- _WHAT THIS TASK INVOLVES_
Render every line of the records below as a single numbered list, omitting the blank lines.
══ SOURCE DATA ══
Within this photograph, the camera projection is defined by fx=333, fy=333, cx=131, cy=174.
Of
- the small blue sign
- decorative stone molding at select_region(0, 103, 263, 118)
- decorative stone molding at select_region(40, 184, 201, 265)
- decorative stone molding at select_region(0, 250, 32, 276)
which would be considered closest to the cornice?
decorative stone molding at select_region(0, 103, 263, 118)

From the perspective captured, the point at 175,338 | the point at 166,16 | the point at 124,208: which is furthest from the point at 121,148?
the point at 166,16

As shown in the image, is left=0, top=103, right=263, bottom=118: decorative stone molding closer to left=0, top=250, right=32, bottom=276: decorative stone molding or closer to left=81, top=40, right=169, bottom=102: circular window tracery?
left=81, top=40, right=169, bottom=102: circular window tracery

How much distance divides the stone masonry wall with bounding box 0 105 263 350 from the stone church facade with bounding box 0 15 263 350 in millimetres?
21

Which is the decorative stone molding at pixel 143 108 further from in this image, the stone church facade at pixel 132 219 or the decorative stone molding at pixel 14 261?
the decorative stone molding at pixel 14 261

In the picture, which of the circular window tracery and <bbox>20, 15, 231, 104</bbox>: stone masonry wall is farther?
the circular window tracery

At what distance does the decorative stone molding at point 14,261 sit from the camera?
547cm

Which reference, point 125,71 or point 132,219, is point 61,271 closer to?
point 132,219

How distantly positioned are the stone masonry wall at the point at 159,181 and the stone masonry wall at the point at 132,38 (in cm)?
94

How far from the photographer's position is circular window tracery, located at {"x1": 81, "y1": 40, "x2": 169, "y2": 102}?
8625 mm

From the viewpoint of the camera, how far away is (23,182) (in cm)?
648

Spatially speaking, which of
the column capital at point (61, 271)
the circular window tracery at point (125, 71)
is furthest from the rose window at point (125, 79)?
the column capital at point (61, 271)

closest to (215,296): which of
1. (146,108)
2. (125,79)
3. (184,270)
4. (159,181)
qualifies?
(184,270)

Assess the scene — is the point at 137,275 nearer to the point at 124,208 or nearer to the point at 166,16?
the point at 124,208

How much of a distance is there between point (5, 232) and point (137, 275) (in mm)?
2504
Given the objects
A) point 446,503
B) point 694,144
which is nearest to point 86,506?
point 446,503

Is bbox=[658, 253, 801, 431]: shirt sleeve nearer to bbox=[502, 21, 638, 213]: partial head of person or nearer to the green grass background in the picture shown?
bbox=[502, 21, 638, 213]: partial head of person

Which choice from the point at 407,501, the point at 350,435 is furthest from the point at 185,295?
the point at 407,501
═══
- _ANSWER BELOW_
1. Within this photograph, the camera projection is defined by fx=333, fy=333, cx=131, cy=174.
2. Of
3. - the small blue sign
4. - decorative stone molding at select_region(0, 103, 263, 118)
5. - decorative stone molding at select_region(40, 184, 201, 265)
6. - decorative stone molding at select_region(0, 250, 32, 276)
7. which would be considered closest to the cornice?
8. decorative stone molding at select_region(0, 103, 263, 118)
9. From the perspective captured, the point at 175,338 | the point at 166,16 | the point at 124,208: which is furthest from the point at 121,148?
10. the point at 166,16
11. As shown in the image, is left=0, top=103, right=263, bottom=118: decorative stone molding closer to left=0, top=250, right=32, bottom=276: decorative stone molding or closer to left=81, top=40, right=169, bottom=102: circular window tracery?
12. left=81, top=40, right=169, bottom=102: circular window tracery
13. How much distance divides the stone masonry wall with bounding box 0 105 263 350 from the stone church facade with bounding box 0 15 263 350 in millimetres?
14. 21
15. Which is the decorative stone molding at pixel 143 108 further from in this image, the stone church facade at pixel 132 219 or the decorative stone molding at pixel 14 261?
16. the decorative stone molding at pixel 14 261
17. In the picture, which of the circular window tracery and <bbox>20, 15, 231, 104</bbox>: stone masonry wall is farther?
18. the circular window tracery
19. At what distance does the decorative stone molding at point 14,261 sit from the camera?
20. 547cm
21. Which reference, point 125,71 or point 132,219, is point 61,271 closer to?
22. point 132,219
23. How distantly positioned are the stone masonry wall at the point at 159,181 and the stone masonry wall at the point at 132,38 (in cm)?
24. 94
25. How far from the photographer's position is circular window tracery, located at {"x1": 81, "y1": 40, "x2": 169, "y2": 102}?
26. 8625 mm
27. From the viewpoint of the camera, how far away is (23,182) (in cm)?
28. 648
29. Spatially speaking, which of
30. the column capital at point (61, 271)
31. the circular window tracery at point (125, 71)
32. is furthest from the rose window at point (125, 79)?
33. the column capital at point (61, 271)
34. closest to (215,296): which of
35. 1. (146,108)
36. 2. (125,79)
37. 3. (184,270)
38. 4. (159,181)
39. qualifies?
40. (184,270)
41. Assess the scene — is the point at 137,275 nearer to the point at 124,208 or nearer to the point at 166,16?
42. the point at 124,208
43. How much of a distance is there between point (5, 232) and point (137, 275) (in mm)?
44. 2504
45. Given the objects
46. A) point 446,503
47. B) point 694,144
48. which is nearest to point 86,506?
49. point 446,503
50. Is bbox=[658, 253, 801, 431]: shirt sleeve nearer to bbox=[502, 21, 638, 213]: partial head of person or nearer to the green grass background in the picture shown?
51. bbox=[502, 21, 638, 213]: partial head of person
52. Which choice from the point at 407,501, the point at 350,435 is furthest from the point at 185,295?
53. the point at 407,501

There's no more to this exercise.